+++ Verilen metin

Soru: Bazı insanlar, yakın çevrelerinde ortaya çıkan
güzellikler karşısında uzaklardan uzak bir insan tavrı sergileyebiliyorlar.
Böyle bir halet-i ruhiyenin saikleri nelerdir, izalesi adına neler
yapılabilir?
Cevap: Uzaklık, hakikatin mahiyet-i
nefsü’l-emriyesine, ne ise o olarak görülüp bilinmesine engel teşkil
ettiği/edebileceği gibi, bazen yakınlık da görmeye mâni bir perde olabilir.
İnsanlığın İftihar Tablosu’yla aynı dönemi paylaşıp âlemleri nura gark eden o
ışık tufanının hemen yanı başında bulunuyor olmalarına rağmen O’nu ve gökteki
yıldızlar konumunda bulunan etrafındaki sahabe efendilerimizi göremeyen insanlar
vardı. Fakat diğer tarafta böyle bir mazhariyete yakınlığın farkında olan,
bakmasını bilen ve bakmanın yanında meseleyi görme ile değerlendirip görme ile
derinleştirenler ise, başlarının üzerinde tulu’ eden O hakikat güneşini gördü,
O’nunla aydınlandı, O’ndan yudum yudum insibağ yudumladı ve O’nunla
dünyevî-uhrevî saadete erdiler.
Yakın körlüğü, yakın sağırlığı hemen her asırda yaşandığı gibi günümüzde de
söz konusu olabilir. Meselâ çağımızda fedakârlığın sahabicesiyle hak ve hakikat
peşinde, insanlık yolunda koşturup duran adanmış ruhlara yakın olmanın çok
önemli avantajları olduğu gibi dezavantaj yanları da söz konusudur.
Erzurumlular, bu durumu anlatma adına “Ev danası öküz olmaz!” ifadesini
kullanırlar. İşte bu bakış açısına göre, önce bir filiz hâlinde ortaya çıkan,
sonra sürgün hâline gelip ardından da salınıp sallanan kocaman bir çınara
dönüşen güzellikler hep o ilk nazarın mahkumiyetine maruz kalır; maruz kalır da
“O da bizden biri.” denilip ona hep bir filiz nazarıyla bakılır.

++++++
+++ Satırlar

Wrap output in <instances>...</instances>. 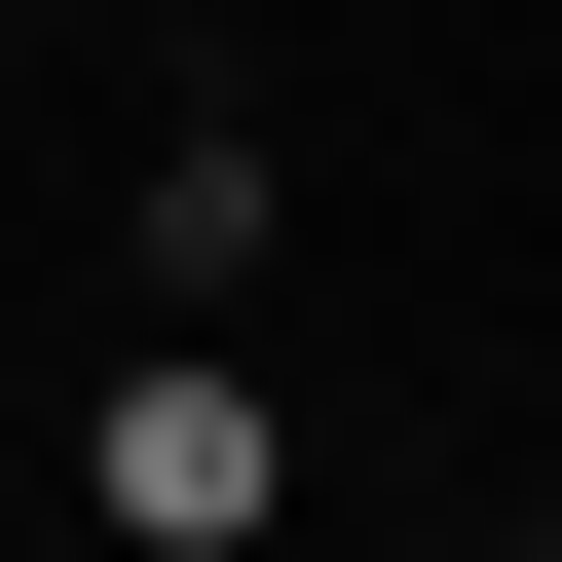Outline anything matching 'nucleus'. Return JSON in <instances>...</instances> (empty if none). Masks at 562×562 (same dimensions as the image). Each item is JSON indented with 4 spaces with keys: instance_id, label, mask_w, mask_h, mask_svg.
Instances as JSON below:
<instances>
[{
    "instance_id": "nucleus-1",
    "label": "nucleus",
    "mask_w": 562,
    "mask_h": 562,
    "mask_svg": "<svg viewBox=\"0 0 562 562\" xmlns=\"http://www.w3.org/2000/svg\"><path fill=\"white\" fill-rule=\"evenodd\" d=\"M76 487H113V562H301V413H262L225 338H150V375L76 413Z\"/></svg>"
},
{
    "instance_id": "nucleus-2",
    "label": "nucleus",
    "mask_w": 562,
    "mask_h": 562,
    "mask_svg": "<svg viewBox=\"0 0 562 562\" xmlns=\"http://www.w3.org/2000/svg\"><path fill=\"white\" fill-rule=\"evenodd\" d=\"M525 562H562V525H525Z\"/></svg>"
}]
</instances>
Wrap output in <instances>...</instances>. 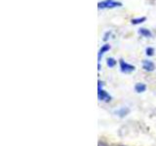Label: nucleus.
Returning <instances> with one entry per match:
<instances>
[{"instance_id": "ddd939ff", "label": "nucleus", "mask_w": 156, "mask_h": 146, "mask_svg": "<svg viewBox=\"0 0 156 146\" xmlns=\"http://www.w3.org/2000/svg\"><path fill=\"white\" fill-rule=\"evenodd\" d=\"M108 35H110V32H109V31H108V32H106V34L105 35V38H104V40H105V41H106L107 39H108V37H107Z\"/></svg>"}, {"instance_id": "f03ea898", "label": "nucleus", "mask_w": 156, "mask_h": 146, "mask_svg": "<svg viewBox=\"0 0 156 146\" xmlns=\"http://www.w3.org/2000/svg\"><path fill=\"white\" fill-rule=\"evenodd\" d=\"M119 64H120V70L123 73H131L135 71L136 69V67L134 65L129 64L128 62H126L124 60H122V58L119 61Z\"/></svg>"}, {"instance_id": "9b49d317", "label": "nucleus", "mask_w": 156, "mask_h": 146, "mask_svg": "<svg viewBox=\"0 0 156 146\" xmlns=\"http://www.w3.org/2000/svg\"><path fill=\"white\" fill-rule=\"evenodd\" d=\"M145 54H146V56L152 57L154 55V49L152 47H147L145 49Z\"/></svg>"}, {"instance_id": "423d86ee", "label": "nucleus", "mask_w": 156, "mask_h": 146, "mask_svg": "<svg viewBox=\"0 0 156 146\" xmlns=\"http://www.w3.org/2000/svg\"><path fill=\"white\" fill-rule=\"evenodd\" d=\"M129 112H130V109L128 108V107H121V108H119L118 110L115 111V114L118 115L119 117H121V118H123V117H125L129 114Z\"/></svg>"}, {"instance_id": "20e7f679", "label": "nucleus", "mask_w": 156, "mask_h": 146, "mask_svg": "<svg viewBox=\"0 0 156 146\" xmlns=\"http://www.w3.org/2000/svg\"><path fill=\"white\" fill-rule=\"evenodd\" d=\"M143 68L145 71L151 72V71H153L155 69V64L153 63V61L144 60V61H143Z\"/></svg>"}, {"instance_id": "39448f33", "label": "nucleus", "mask_w": 156, "mask_h": 146, "mask_svg": "<svg viewBox=\"0 0 156 146\" xmlns=\"http://www.w3.org/2000/svg\"><path fill=\"white\" fill-rule=\"evenodd\" d=\"M110 45L109 44H105V45H102L101 46V48L100 49V51H99V54H98V60H99V63H100V61H101V57H102V55L105 53V52H107V51H109L110 50Z\"/></svg>"}, {"instance_id": "9d476101", "label": "nucleus", "mask_w": 156, "mask_h": 146, "mask_svg": "<svg viewBox=\"0 0 156 146\" xmlns=\"http://www.w3.org/2000/svg\"><path fill=\"white\" fill-rule=\"evenodd\" d=\"M116 61L114 60L113 57H108L107 58V61H106V64L107 66H108L109 68H112V67H114L116 65Z\"/></svg>"}, {"instance_id": "7ed1b4c3", "label": "nucleus", "mask_w": 156, "mask_h": 146, "mask_svg": "<svg viewBox=\"0 0 156 146\" xmlns=\"http://www.w3.org/2000/svg\"><path fill=\"white\" fill-rule=\"evenodd\" d=\"M98 97L100 100L105 102H109L111 100V96L108 95V92L102 89H98Z\"/></svg>"}, {"instance_id": "6e6552de", "label": "nucleus", "mask_w": 156, "mask_h": 146, "mask_svg": "<svg viewBox=\"0 0 156 146\" xmlns=\"http://www.w3.org/2000/svg\"><path fill=\"white\" fill-rule=\"evenodd\" d=\"M145 90H146V86H145V84H144V83H136L135 86V91L136 92H139V94L140 92H145Z\"/></svg>"}, {"instance_id": "1a4fd4ad", "label": "nucleus", "mask_w": 156, "mask_h": 146, "mask_svg": "<svg viewBox=\"0 0 156 146\" xmlns=\"http://www.w3.org/2000/svg\"><path fill=\"white\" fill-rule=\"evenodd\" d=\"M146 21V18L145 17H141V18H136V19H131V23L132 24H140V23H143Z\"/></svg>"}, {"instance_id": "f8f14e48", "label": "nucleus", "mask_w": 156, "mask_h": 146, "mask_svg": "<svg viewBox=\"0 0 156 146\" xmlns=\"http://www.w3.org/2000/svg\"><path fill=\"white\" fill-rule=\"evenodd\" d=\"M98 146H108L106 143H105V142H101V141H100L99 143H98Z\"/></svg>"}, {"instance_id": "f257e3e1", "label": "nucleus", "mask_w": 156, "mask_h": 146, "mask_svg": "<svg viewBox=\"0 0 156 146\" xmlns=\"http://www.w3.org/2000/svg\"><path fill=\"white\" fill-rule=\"evenodd\" d=\"M122 5L123 4L119 1H114V0H104V1L99 2V4H98V8L99 9H112L115 7H121Z\"/></svg>"}, {"instance_id": "4468645a", "label": "nucleus", "mask_w": 156, "mask_h": 146, "mask_svg": "<svg viewBox=\"0 0 156 146\" xmlns=\"http://www.w3.org/2000/svg\"><path fill=\"white\" fill-rule=\"evenodd\" d=\"M121 146H123V145H121Z\"/></svg>"}, {"instance_id": "0eeeda50", "label": "nucleus", "mask_w": 156, "mask_h": 146, "mask_svg": "<svg viewBox=\"0 0 156 146\" xmlns=\"http://www.w3.org/2000/svg\"><path fill=\"white\" fill-rule=\"evenodd\" d=\"M139 34L140 35H141V36H144V37H148V38H150V37H152V32H151L149 29H147V28H144V27H141V28H140L139 29Z\"/></svg>"}]
</instances>
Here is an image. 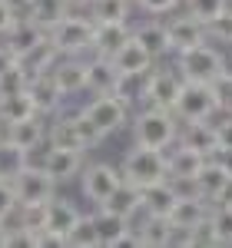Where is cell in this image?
<instances>
[{
  "label": "cell",
  "mask_w": 232,
  "mask_h": 248,
  "mask_svg": "<svg viewBox=\"0 0 232 248\" xmlns=\"http://www.w3.org/2000/svg\"><path fill=\"white\" fill-rule=\"evenodd\" d=\"M130 133L133 146H149V149H169L179 139V119L173 109H159V106H143L130 119Z\"/></svg>",
  "instance_id": "6da1fadb"
},
{
  "label": "cell",
  "mask_w": 232,
  "mask_h": 248,
  "mask_svg": "<svg viewBox=\"0 0 232 248\" xmlns=\"http://www.w3.org/2000/svg\"><path fill=\"white\" fill-rule=\"evenodd\" d=\"M47 37L60 50V57H86V53H93L97 20L83 10H70L60 23H53L47 30Z\"/></svg>",
  "instance_id": "7a4b0ae2"
},
{
  "label": "cell",
  "mask_w": 232,
  "mask_h": 248,
  "mask_svg": "<svg viewBox=\"0 0 232 248\" xmlns=\"http://www.w3.org/2000/svg\"><path fill=\"white\" fill-rule=\"evenodd\" d=\"M119 175L133 189H149L156 182L169 179L166 175V149H149V146H133L126 149L119 162Z\"/></svg>",
  "instance_id": "3957f363"
},
{
  "label": "cell",
  "mask_w": 232,
  "mask_h": 248,
  "mask_svg": "<svg viewBox=\"0 0 232 248\" xmlns=\"http://www.w3.org/2000/svg\"><path fill=\"white\" fill-rule=\"evenodd\" d=\"M47 142L50 146H63V149H93L103 142V133L90 123V116L77 109V113H57V119L47 126Z\"/></svg>",
  "instance_id": "277c9868"
},
{
  "label": "cell",
  "mask_w": 232,
  "mask_h": 248,
  "mask_svg": "<svg viewBox=\"0 0 232 248\" xmlns=\"http://www.w3.org/2000/svg\"><path fill=\"white\" fill-rule=\"evenodd\" d=\"M229 63L222 57V50L215 46V43H199L193 50H182V53H176V70H179V77L182 79H199V83H209L215 73H222Z\"/></svg>",
  "instance_id": "5b68a950"
},
{
  "label": "cell",
  "mask_w": 232,
  "mask_h": 248,
  "mask_svg": "<svg viewBox=\"0 0 232 248\" xmlns=\"http://www.w3.org/2000/svg\"><path fill=\"white\" fill-rule=\"evenodd\" d=\"M179 90H182V77L179 70H146L143 73V93H139V103L143 106H159V109H176V99H179Z\"/></svg>",
  "instance_id": "8992f818"
},
{
  "label": "cell",
  "mask_w": 232,
  "mask_h": 248,
  "mask_svg": "<svg viewBox=\"0 0 232 248\" xmlns=\"http://www.w3.org/2000/svg\"><path fill=\"white\" fill-rule=\"evenodd\" d=\"M176 119L179 123H199V119H213L219 113L213 99V90L209 83H199V79H182V90H179V99H176Z\"/></svg>",
  "instance_id": "52a82bcc"
},
{
  "label": "cell",
  "mask_w": 232,
  "mask_h": 248,
  "mask_svg": "<svg viewBox=\"0 0 232 248\" xmlns=\"http://www.w3.org/2000/svg\"><path fill=\"white\" fill-rule=\"evenodd\" d=\"M83 113L90 116V123L103 133V139L119 133V129L130 123V106H126L116 93H97L86 106H83Z\"/></svg>",
  "instance_id": "ba28073f"
},
{
  "label": "cell",
  "mask_w": 232,
  "mask_h": 248,
  "mask_svg": "<svg viewBox=\"0 0 232 248\" xmlns=\"http://www.w3.org/2000/svg\"><path fill=\"white\" fill-rule=\"evenodd\" d=\"M14 192H17L20 205H43L57 195V182L40 162H27L23 172L14 179Z\"/></svg>",
  "instance_id": "9c48e42d"
},
{
  "label": "cell",
  "mask_w": 232,
  "mask_h": 248,
  "mask_svg": "<svg viewBox=\"0 0 232 248\" xmlns=\"http://www.w3.org/2000/svg\"><path fill=\"white\" fill-rule=\"evenodd\" d=\"M119 186H123V175L110 162H90V166H83V172H80V189H83V195L93 205H106L110 195Z\"/></svg>",
  "instance_id": "30bf717a"
},
{
  "label": "cell",
  "mask_w": 232,
  "mask_h": 248,
  "mask_svg": "<svg viewBox=\"0 0 232 248\" xmlns=\"http://www.w3.org/2000/svg\"><path fill=\"white\" fill-rule=\"evenodd\" d=\"M80 218V209L70 202V199H60V195H53L50 202H47V225H43V232H40V248L43 245H63L66 248V235H70V229L77 225Z\"/></svg>",
  "instance_id": "8fae6325"
},
{
  "label": "cell",
  "mask_w": 232,
  "mask_h": 248,
  "mask_svg": "<svg viewBox=\"0 0 232 248\" xmlns=\"http://www.w3.org/2000/svg\"><path fill=\"white\" fill-rule=\"evenodd\" d=\"M206 159L209 155H202V153H196V149H189V146H182V142H176V149L166 153V175L173 179L179 189H189L193 179L202 172Z\"/></svg>",
  "instance_id": "7c38bea8"
},
{
  "label": "cell",
  "mask_w": 232,
  "mask_h": 248,
  "mask_svg": "<svg viewBox=\"0 0 232 248\" xmlns=\"http://www.w3.org/2000/svg\"><path fill=\"white\" fill-rule=\"evenodd\" d=\"M93 222H97L99 245H106V248L136 245L133 232H130V218H126V215H119V212L106 209V205H97V212H93Z\"/></svg>",
  "instance_id": "4fadbf2b"
},
{
  "label": "cell",
  "mask_w": 232,
  "mask_h": 248,
  "mask_svg": "<svg viewBox=\"0 0 232 248\" xmlns=\"http://www.w3.org/2000/svg\"><path fill=\"white\" fill-rule=\"evenodd\" d=\"M83 149H63V146H50L47 153H43V159H40V166L53 175V182H73L80 172H83V166H86V159H83Z\"/></svg>",
  "instance_id": "5bb4252c"
},
{
  "label": "cell",
  "mask_w": 232,
  "mask_h": 248,
  "mask_svg": "<svg viewBox=\"0 0 232 248\" xmlns=\"http://www.w3.org/2000/svg\"><path fill=\"white\" fill-rule=\"evenodd\" d=\"M189 189L196 192V195H202L209 205L213 202H222V199H232V179L226 175V169L215 162V159H206V166H202V172L193 179V186Z\"/></svg>",
  "instance_id": "9a60e30c"
},
{
  "label": "cell",
  "mask_w": 232,
  "mask_h": 248,
  "mask_svg": "<svg viewBox=\"0 0 232 248\" xmlns=\"http://www.w3.org/2000/svg\"><path fill=\"white\" fill-rule=\"evenodd\" d=\"M166 30H169V46H173V53H182V50H193L199 43H206V23L202 20H196L193 14H179L166 23Z\"/></svg>",
  "instance_id": "2e32d148"
},
{
  "label": "cell",
  "mask_w": 232,
  "mask_h": 248,
  "mask_svg": "<svg viewBox=\"0 0 232 248\" xmlns=\"http://www.w3.org/2000/svg\"><path fill=\"white\" fill-rule=\"evenodd\" d=\"M27 93H30V99H33V106H37L40 116H57L60 106H63V99H66V96L60 93V86H57V79H53L50 70H47V73H37V77H30Z\"/></svg>",
  "instance_id": "e0dca14e"
},
{
  "label": "cell",
  "mask_w": 232,
  "mask_h": 248,
  "mask_svg": "<svg viewBox=\"0 0 232 248\" xmlns=\"http://www.w3.org/2000/svg\"><path fill=\"white\" fill-rule=\"evenodd\" d=\"M209 209L213 205L202 195H196L193 189H182L179 199H176V205H173V212H169V222H173V229H193V225L209 218Z\"/></svg>",
  "instance_id": "ac0fdd59"
},
{
  "label": "cell",
  "mask_w": 232,
  "mask_h": 248,
  "mask_svg": "<svg viewBox=\"0 0 232 248\" xmlns=\"http://www.w3.org/2000/svg\"><path fill=\"white\" fill-rule=\"evenodd\" d=\"M182 146H189L196 153L213 159L219 153V139H215V123L213 119H199V123H179V139Z\"/></svg>",
  "instance_id": "d6986e66"
},
{
  "label": "cell",
  "mask_w": 232,
  "mask_h": 248,
  "mask_svg": "<svg viewBox=\"0 0 232 248\" xmlns=\"http://www.w3.org/2000/svg\"><path fill=\"white\" fill-rule=\"evenodd\" d=\"M50 73H53L63 96L86 93V60L83 57H60Z\"/></svg>",
  "instance_id": "ffe728a7"
},
{
  "label": "cell",
  "mask_w": 232,
  "mask_h": 248,
  "mask_svg": "<svg viewBox=\"0 0 232 248\" xmlns=\"http://www.w3.org/2000/svg\"><path fill=\"white\" fill-rule=\"evenodd\" d=\"M113 66L119 70V73H126V77H139V73H146L149 66H156V60H153V53L139 43L136 37H130L119 50H116L113 57Z\"/></svg>",
  "instance_id": "44dd1931"
},
{
  "label": "cell",
  "mask_w": 232,
  "mask_h": 248,
  "mask_svg": "<svg viewBox=\"0 0 232 248\" xmlns=\"http://www.w3.org/2000/svg\"><path fill=\"white\" fill-rule=\"evenodd\" d=\"M7 129V139L10 142H17V146H23L27 153H37L40 146L47 142V123H43V116H30V119H20V123H10V126H3Z\"/></svg>",
  "instance_id": "7402d4cb"
},
{
  "label": "cell",
  "mask_w": 232,
  "mask_h": 248,
  "mask_svg": "<svg viewBox=\"0 0 232 248\" xmlns=\"http://www.w3.org/2000/svg\"><path fill=\"white\" fill-rule=\"evenodd\" d=\"M179 192L182 189L176 186L173 179H163V182H156V186H149V189H139L143 212H149V215H166V218H169V212H173Z\"/></svg>",
  "instance_id": "603a6c76"
},
{
  "label": "cell",
  "mask_w": 232,
  "mask_h": 248,
  "mask_svg": "<svg viewBox=\"0 0 232 248\" xmlns=\"http://www.w3.org/2000/svg\"><path fill=\"white\" fill-rule=\"evenodd\" d=\"M130 37H133L130 20H123V23H97V37H93V53H90V57H106L110 60Z\"/></svg>",
  "instance_id": "cb8c5ba5"
},
{
  "label": "cell",
  "mask_w": 232,
  "mask_h": 248,
  "mask_svg": "<svg viewBox=\"0 0 232 248\" xmlns=\"http://www.w3.org/2000/svg\"><path fill=\"white\" fill-rule=\"evenodd\" d=\"M60 60V50L50 43V37H43L40 43H33L30 50H23L17 57V63L27 70V77H37V73H47V70H53V63Z\"/></svg>",
  "instance_id": "d4e9b609"
},
{
  "label": "cell",
  "mask_w": 232,
  "mask_h": 248,
  "mask_svg": "<svg viewBox=\"0 0 232 248\" xmlns=\"http://www.w3.org/2000/svg\"><path fill=\"white\" fill-rule=\"evenodd\" d=\"M133 37L153 53V60H163L166 53H173V46H169V30H166V23H163L159 17L139 23V27L133 30Z\"/></svg>",
  "instance_id": "484cf974"
},
{
  "label": "cell",
  "mask_w": 232,
  "mask_h": 248,
  "mask_svg": "<svg viewBox=\"0 0 232 248\" xmlns=\"http://www.w3.org/2000/svg\"><path fill=\"white\" fill-rule=\"evenodd\" d=\"M119 70L113 66V60L106 57H90L86 60V90L90 93H113Z\"/></svg>",
  "instance_id": "4316f807"
},
{
  "label": "cell",
  "mask_w": 232,
  "mask_h": 248,
  "mask_svg": "<svg viewBox=\"0 0 232 248\" xmlns=\"http://www.w3.org/2000/svg\"><path fill=\"white\" fill-rule=\"evenodd\" d=\"M66 14H70L66 0H23V17L33 20L43 30H50L53 23H60Z\"/></svg>",
  "instance_id": "83f0119b"
},
{
  "label": "cell",
  "mask_w": 232,
  "mask_h": 248,
  "mask_svg": "<svg viewBox=\"0 0 232 248\" xmlns=\"http://www.w3.org/2000/svg\"><path fill=\"white\" fill-rule=\"evenodd\" d=\"M43 37H47V30H43V27H37L33 20H27V17H17V23L3 33V43H7V46L20 57L23 50H30V46L40 43Z\"/></svg>",
  "instance_id": "f1b7e54d"
},
{
  "label": "cell",
  "mask_w": 232,
  "mask_h": 248,
  "mask_svg": "<svg viewBox=\"0 0 232 248\" xmlns=\"http://www.w3.org/2000/svg\"><path fill=\"white\" fill-rule=\"evenodd\" d=\"M30 162V153L23 149V146H17V142H10L7 136L0 139V179H7V182H14L20 172H23V166Z\"/></svg>",
  "instance_id": "f546056e"
},
{
  "label": "cell",
  "mask_w": 232,
  "mask_h": 248,
  "mask_svg": "<svg viewBox=\"0 0 232 248\" xmlns=\"http://www.w3.org/2000/svg\"><path fill=\"white\" fill-rule=\"evenodd\" d=\"M30 116H37V106H33V99H30L27 90L14 93V96H0V123L3 126L20 123V119H30Z\"/></svg>",
  "instance_id": "4dcf8cb0"
},
{
  "label": "cell",
  "mask_w": 232,
  "mask_h": 248,
  "mask_svg": "<svg viewBox=\"0 0 232 248\" xmlns=\"http://www.w3.org/2000/svg\"><path fill=\"white\" fill-rule=\"evenodd\" d=\"M130 10H133V0H93L86 14L97 23H123L130 20Z\"/></svg>",
  "instance_id": "1f68e13d"
},
{
  "label": "cell",
  "mask_w": 232,
  "mask_h": 248,
  "mask_svg": "<svg viewBox=\"0 0 232 248\" xmlns=\"http://www.w3.org/2000/svg\"><path fill=\"white\" fill-rule=\"evenodd\" d=\"M209 225H213L215 245H232V199L213 202V209H209Z\"/></svg>",
  "instance_id": "d6a6232c"
},
{
  "label": "cell",
  "mask_w": 232,
  "mask_h": 248,
  "mask_svg": "<svg viewBox=\"0 0 232 248\" xmlns=\"http://www.w3.org/2000/svg\"><path fill=\"white\" fill-rule=\"evenodd\" d=\"M66 248H99V235H97L93 215H83V212H80L77 225L66 235Z\"/></svg>",
  "instance_id": "836d02e7"
},
{
  "label": "cell",
  "mask_w": 232,
  "mask_h": 248,
  "mask_svg": "<svg viewBox=\"0 0 232 248\" xmlns=\"http://www.w3.org/2000/svg\"><path fill=\"white\" fill-rule=\"evenodd\" d=\"M106 209L119 212V215H126V218H133L136 212L143 209V199H139V189H133V186H119V189L110 195V202H106Z\"/></svg>",
  "instance_id": "e575fe53"
},
{
  "label": "cell",
  "mask_w": 232,
  "mask_h": 248,
  "mask_svg": "<svg viewBox=\"0 0 232 248\" xmlns=\"http://www.w3.org/2000/svg\"><path fill=\"white\" fill-rule=\"evenodd\" d=\"M209 90H213V99H215V106H219V113H232V70L229 66L209 79Z\"/></svg>",
  "instance_id": "d590c367"
},
{
  "label": "cell",
  "mask_w": 232,
  "mask_h": 248,
  "mask_svg": "<svg viewBox=\"0 0 232 248\" xmlns=\"http://www.w3.org/2000/svg\"><path fill=\"white\" fill-rule=\"evenodd\" d=\"M206 37L213 40V43H226V46H232V3L222 10V14H215V17L206 23Z\"/></svg>",
  "instance_id": "8d00e7d4"
},
{
  "label": "cell",
  "mask_w": 232,
  "mask_h": 248,
  "mask_svg": "<svg viewBox=\"0 0 232 248\" xmlns=\"http://www.w3.org/2000/svg\"><path fill=\"white\" fill-rule=\"evenodd\" d=\"M229 3H232V0H182L186 14H193V17L202 20V23H209L215 14H222Z\"/></svg>",
  "instance_id": "74e56055"
},
{
  "label": "cell",
  "mask_w": 232,
  "mask_h": 248,
  "mask_svg": "<svg viewBox=\"0 0 232 248\" xmlns=\"http://www.w3.org/2000/svg\"><path fill=\"white\" fill-rule=\"evenodd\" d=\"M27 83H30V77H27V70H23L20 63H14L10 70H3V73H0V96L23 93V90H27Z\"/></svg>",
  "instance_id": "f35d334b"
},
{
  "label": "cell",
  "mask_w": 232,
  "mask_h": 248,
  "mask_svg": "<svg viewBox=\"0 0 232 248\" xmlns=\"http://www.w3.org/2000/svg\"><path fill=\"white\" fill-rule=\"evenodd\" d=\"M20 209V202H17V192H14V182H7V179H0V218H14Z\"/></svg>",
  "instance_id": "ab89813d"
},
{
  "label": "cell",
  "mask_w": 232,
  "mask_h": 248,
  "mask_svg": "<svg viewBox=\"0 0 232 248\" xmlns=\"http://www.w3.org/2000/svg\"><path fill=\"white\" fill-rule=\"evenodd\" d=\"M133 3L149 17H163V14H176L182 0H133Z\"/></svg>",
  "instance_id": "60d3db41"
},
{
  "label": "cell",
  "mask_w": 232,
  "mask_h": 248,
  "mask_svg": "<svg viewBox=\"0 0 232 248\" xmlns=\"http://www.w3.org/2000/svg\"><path fill=\"white\" fill-rule=\"evenodd\" d=\"M189 232V248H213L215 245V235H213V225H209V218L206 222H199V225H193Z\"/></svg>",
  "instance_id": "b9f144b4"
},
{
  "label": "cell",
  "mask_w": 232,
  "mask_h": 248,
  "mask_svg": "<svg viewBox=\"0 0 232 248\" xmlns=\"http://www.w3.org/2000/svg\"><path fill=\"white\" fill-rule=\"evenodd\" d=\"M17 17H20V14H17V3H14V0H0V37L17 23Z\"/></svg>",
  "instance_id": "7bdbcfd3"
},
{
  "label": "cell",
  "mask_w": 232,
  "mask_h": 248,
  "mask_svg": "<svg viewBox=\"0 0 232 248\" xmlns=\"http://www.w3.org/2000/svg\"><path fill=\"white\" fill-rule=\"evenodd\" d=\"M215 139H219V149H232V113L215 123Z\"/></svg>",
  "instance_id": "ee69618b"
},
{
  "label": "cell",
  "mask_w": 232,
  "mask_h": 248,
  "mask_svg": "<svg viewBox=\"0 0 232 248\" xmlns=\"http://www.w3.org/2000/svg\"><path fill=\"white\" fill-rule=\"evenodd\" d=\"M14 63H17V53H14L7 43H0V73H3V70H10Z\"/></svg>",
  "instance_id": "f6af8a7d"
},
{
  "label": "cell",
  "mask_w": 232,
  "mask_h": 248,
  "mask_svg": "<svg viewBox=\"0 0 232 248\" xmlns=\"http://www.w3.org/2000/svg\"><path fill=\"white\" fill-rule=\"evenodd\" d=\"M213 159L219 162V166H222V169H226V175L232 179V149H219V153H215Z\"/></svg>",
  "instance_id": "bcb514c9"
},
{
  "label": "cell",
  "mask_w": 232,
  "mask_h": 248,
  "mask_svg": "<svg viewBox=\"0 0 232 248\" xmlns=\"http://www.w3.org/2000/svg\"><path fill=\"white\" fill-rule=\"evenodd\" d=\"M90 3H93V0H66L70 10H90Z\"/></svg>",
  "instance_id": "7dc6e473"
},
{
  "label": "cell",
  "mask_w": 232,
  "mask_h": 248,
  "mask_svg": "<svg viewBox=\"0 0 232 248\" xmlns=\"http://www.w3.org/2000/svg\"><path fill=\"white\" fill-rule=\"evenodd\" d=\"M7 235H10V225L7 218H0V248H7Z\"/></svg>",
  "instance_id": "c3c4849f"
},
{
  "label": "cell",
  "mask_w": 232,
  "mask_h": 248,
  "mask_svg": "<svg viewBox=\"0 0 232 248\" xmlns=\"http://www.w3.org/2000/svg\"><path fill=\"white\" fill-rule=\"evenodd\" d=\"M0 139H3V123H0Z\"/></svg>",
  "instance_id": "681fc988"
}]
</instances>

++++++

Yakınlığın görmeye perde olabileceğini anlatan metni son cümlesinden sonra sürdürün.

_Alıştırma cevabı_
Rekabet Duygusu ve Göze İnen Perde
Zannediyorum günümüzde yakından tanıma imkân ve fırsatını yakalamış
olmalarına rağmen kendilerine yakışmayan bir uzaklık tavrıyla meseleye bakanlar
ve değerlendirmelerini hep buna göre yapanlar işte bu şekilde yakınını göremeyen
birer yakın körleridir. Keşke mümkün olsaydı da, bu insanlar, kendilerine bir
yakın gözlüğü alsa ve böylece bakmanın yanı başında görmeye de muvaffak
olsalardı. Fakat ne yazık ki, böyle bir gözlük yok. Dolayısıyla göze inen bu
perdeyi kaldırmak, görmeye mâni olan yanlış mülâhazaları silmek ve dünyanın dört
bir yanında farklı bir çizgide inkişaf eden bu güzellikleri görebilmek insanın
kendi iradesini kullanıp bakış açısını değiştirmesine bağlıdır.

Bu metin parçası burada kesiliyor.